Although recombinant
glucocerebrosidase (GCase) is the standard
therapy for the inherited
lysosomal storage disease Gaucher's disease (GD),
enzyme replacement is not effective when the central nervous system is affected. We created a series of recombinant genes/
proteins where GCase was linked to different membrane binding
peptides including the Tat
peptide, the
rabies glycoprotein derived
peptide (RDP), the binding domain from
tetanus toxin (TTC), and a
tetanus like
peptide (Tet1). The majority of these
proteins were well-expressed in a mammalian producer cell line (HEK 293F).
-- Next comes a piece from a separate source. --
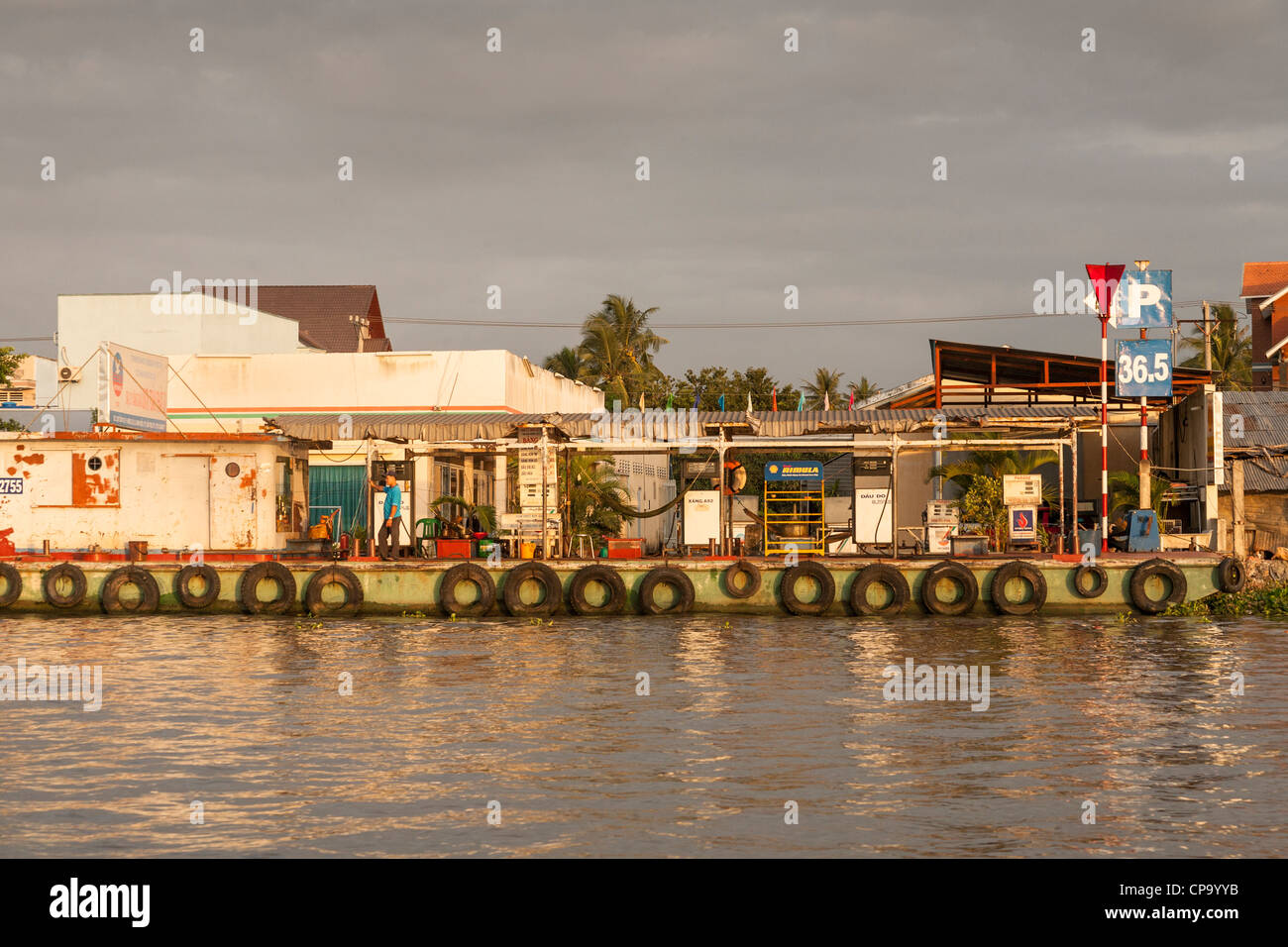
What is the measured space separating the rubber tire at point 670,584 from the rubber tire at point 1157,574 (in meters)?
8.89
Purified recombinant Tat-GCase and RDP-GCase showed similar GCase
protein delivery to a neuronal cell line that genetically lacks the functional
enzyme, and greater delivery than control GCase,
Cerezyme (Genzyme). This initial result was unexpected based on observations of superior
protein delivery to neurons with RDP as a vector. A
recombinant protein where a fragment of the flexible hinge region from
IgA (IgAh) was introduced between RDP and GCase showed substantially enhanced GCase neuronal delivery (2.5 times over Tat-GCase), suggesting that the original construct resulted in interference with the capacity of RDP to bind neuronal membranes. Extended treatment of these knockout neuronal cells with either Tat-GCase or RDP-IgAh-GCase resulted in an >90% reduction in the
lipid substrate
glucosylsphingosine, approaching normal levels. Further in vivo studies of RDP-IgAh-GCase as well as Tat-GCase are warranted to assess their potential as treatments for neuronopathic forms of GD. These
peptide vectors are especially attractive as they have the potential to carry a
protein across the blood-brain barrier, avoiding invasive direct brain delivery.